Hi,
I have a use case where in after every epoch based on some constraints I want to change the in_features
and out_features
of each Linear
layer in my network
Here is an example
Initial architecture:
Model(
(layers): ModuleList(
(0): Linear(in_features=784, out_features=100, bias=True)
(1): Linear(in_features=884, out_features=50, bias=True)
(2): Linear(in_features=934, out_features=10, bias=True)
)
(relu_activation): ReLU()
(softmax_activation): LogSoftmax()
)
The above network runs for one full epoch, after which, I change the network to look like this:
Model(
(layers): ModuleList(
(0): Linear(in_features=753, out_features=88, bias=True)
(1): Linear(in_features=841, out_features=4, bias=True)
(2): Linear(in_features=845, out_features=10, bias=True)
)
(relu_activation): ReLU()
(softmax_activation): LogSoftmax()
)
As you can see in_features
and out_features
changed after running for an epoch.
Below is how I change the network’s structure
with torch.no_grad():
for layer_idx in range(len(layers)):
w = layers[layer_idx].weight.data.clone()
b = layers[layer_idx].bias.data.clone()
new_w, new_b = reduce(w, b) # Custom logic to calculate new sets of w and b (always new_b.shape < w.shape)
layers[layer_idx].weight.set_(nn.Parameter(new_w, requires_grad=True))
layers[layer_idx].bias.set_(nn.Parameter(new_b, requires_grad=True))
# Changing the grad values to match the shape of new weights and bias.
# Assigning random values to grad. This is just to match shapes
layers[layer_idx].weight.grad = nn.Parameter(torch.ones(new_w.shape))
layers[layer_idx].bias.grad = nn.Parameter(torch.ones(new_b.shape))
The above code successfully changes the network architecture in the first epoch. But the graph does not execute for the next epoch. I get the below error:
File "/__init__.py", line 127, in run_train
loss.backward()
File "/python3.7/site-packages/torch/tensor.py", line 198, in backward
torch.autograd.backward(self, gradient, retain_graph, create_graph)

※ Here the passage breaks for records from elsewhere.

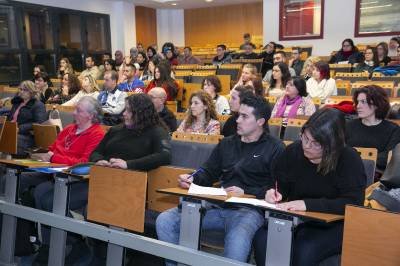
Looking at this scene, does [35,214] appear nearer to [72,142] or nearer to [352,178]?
[72,142]

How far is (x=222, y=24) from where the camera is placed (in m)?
15.8

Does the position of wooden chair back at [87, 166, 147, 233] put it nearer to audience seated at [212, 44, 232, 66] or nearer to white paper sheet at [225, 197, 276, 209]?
white paper sheet at [225, 197, 276, 209]

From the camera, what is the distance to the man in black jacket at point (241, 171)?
7.25 ft

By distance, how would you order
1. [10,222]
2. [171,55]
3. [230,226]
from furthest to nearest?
1. [171,55]
2. [10,222]
3. [230,226]

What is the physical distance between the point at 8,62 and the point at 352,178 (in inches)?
376

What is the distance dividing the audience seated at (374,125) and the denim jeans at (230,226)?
3.74 ft

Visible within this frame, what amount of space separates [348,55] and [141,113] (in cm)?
683

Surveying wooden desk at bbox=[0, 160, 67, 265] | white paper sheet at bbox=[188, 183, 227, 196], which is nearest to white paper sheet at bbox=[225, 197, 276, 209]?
white paper sheet at bbox=[188, 183, 227, 196]

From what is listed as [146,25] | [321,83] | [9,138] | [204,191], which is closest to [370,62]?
[321,83]

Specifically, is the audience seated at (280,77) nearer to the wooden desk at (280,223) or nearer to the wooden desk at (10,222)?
the wooden desk at (10,222)

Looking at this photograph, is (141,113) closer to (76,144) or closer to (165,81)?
(76,144)

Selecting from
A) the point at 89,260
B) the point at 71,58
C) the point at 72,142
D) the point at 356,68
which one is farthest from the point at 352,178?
the point at 71,58

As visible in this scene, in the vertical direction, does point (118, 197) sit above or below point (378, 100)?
below

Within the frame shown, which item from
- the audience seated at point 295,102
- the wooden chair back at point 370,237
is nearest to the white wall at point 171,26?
the audience seated at point 295,102
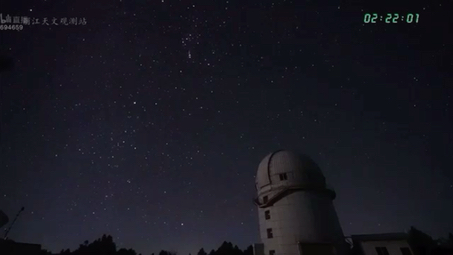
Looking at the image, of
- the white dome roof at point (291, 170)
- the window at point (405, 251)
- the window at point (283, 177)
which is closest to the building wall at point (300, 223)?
the white dome roof at point (291, 170)

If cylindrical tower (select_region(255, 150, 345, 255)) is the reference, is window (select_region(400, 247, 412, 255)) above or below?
below

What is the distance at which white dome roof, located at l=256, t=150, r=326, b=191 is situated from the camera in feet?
87.6

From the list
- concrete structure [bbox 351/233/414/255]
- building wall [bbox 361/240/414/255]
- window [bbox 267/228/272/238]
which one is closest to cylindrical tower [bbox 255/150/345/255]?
window [bbox 267/228/272/238]

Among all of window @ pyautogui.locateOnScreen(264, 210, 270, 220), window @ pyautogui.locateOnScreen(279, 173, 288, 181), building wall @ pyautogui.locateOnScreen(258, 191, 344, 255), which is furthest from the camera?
window @ pyautogui.locateOnScreen(279, 173, 288, 181)

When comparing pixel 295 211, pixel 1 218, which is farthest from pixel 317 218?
pixel 1 218

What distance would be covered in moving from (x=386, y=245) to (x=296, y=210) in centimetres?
887

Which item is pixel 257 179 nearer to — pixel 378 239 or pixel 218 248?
pixel 378 239

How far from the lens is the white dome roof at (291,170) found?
26703 millimetres

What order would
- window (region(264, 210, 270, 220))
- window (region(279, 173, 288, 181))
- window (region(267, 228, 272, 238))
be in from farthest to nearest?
window (region(279, 173, 288, 181)) < window (region(264, 210, 270, 220)) < window (region(267, 228, 272, 238))

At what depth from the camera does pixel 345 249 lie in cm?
2469

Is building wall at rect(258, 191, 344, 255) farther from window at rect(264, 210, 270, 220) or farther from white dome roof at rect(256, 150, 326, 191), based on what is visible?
white dome roof at rect(256, 150, 326, 191)

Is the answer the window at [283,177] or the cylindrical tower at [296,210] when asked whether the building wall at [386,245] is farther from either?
the window at [283,177]

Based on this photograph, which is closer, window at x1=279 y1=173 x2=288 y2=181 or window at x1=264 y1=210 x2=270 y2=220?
window at x1=264 y1=210 x2=270 y2=220

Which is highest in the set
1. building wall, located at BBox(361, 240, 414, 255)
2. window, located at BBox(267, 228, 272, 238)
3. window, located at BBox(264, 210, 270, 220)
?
window, located at BBox(264, 210, 270, 220)
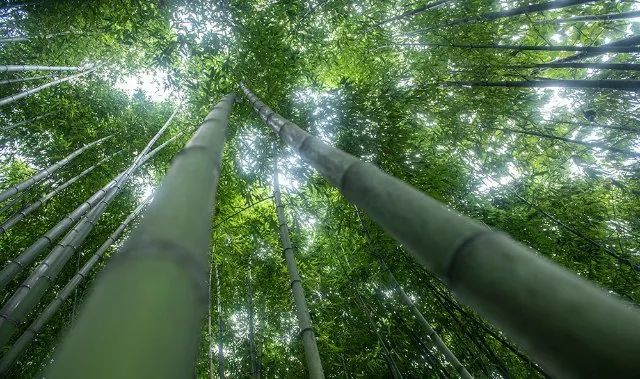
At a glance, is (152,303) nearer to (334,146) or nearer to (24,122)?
(334,146)

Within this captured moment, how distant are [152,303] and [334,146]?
1.99 m

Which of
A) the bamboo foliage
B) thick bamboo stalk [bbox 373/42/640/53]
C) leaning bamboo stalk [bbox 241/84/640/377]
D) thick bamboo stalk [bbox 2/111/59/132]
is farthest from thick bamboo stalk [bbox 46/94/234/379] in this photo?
thick bamboo stalk [bbox 2/111/59/132]

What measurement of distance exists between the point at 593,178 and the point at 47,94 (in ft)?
28.4

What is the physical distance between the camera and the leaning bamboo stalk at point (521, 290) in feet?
1.26

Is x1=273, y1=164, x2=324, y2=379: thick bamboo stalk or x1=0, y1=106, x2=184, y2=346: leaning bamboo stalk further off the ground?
x1=0, y1=106, x2=184, y2=346: leaning bamboo stalk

File "/python3.7/site-packages/torch/autograd/__init__.py", line 100, in backward
allow_unreachable=True) # allow_unreachable flag
RuntimeError: element 0 of tensors does not require grad and does not have a grad_fn
If i remove the torch.no_grad
block then it says:
RuntimeError: derivative for set_ is not implemented
Can someone point me to the list of things I might messing around with. My end goal is to change the network architecture at every epoch while training.
Any help will be appreciated. Thanks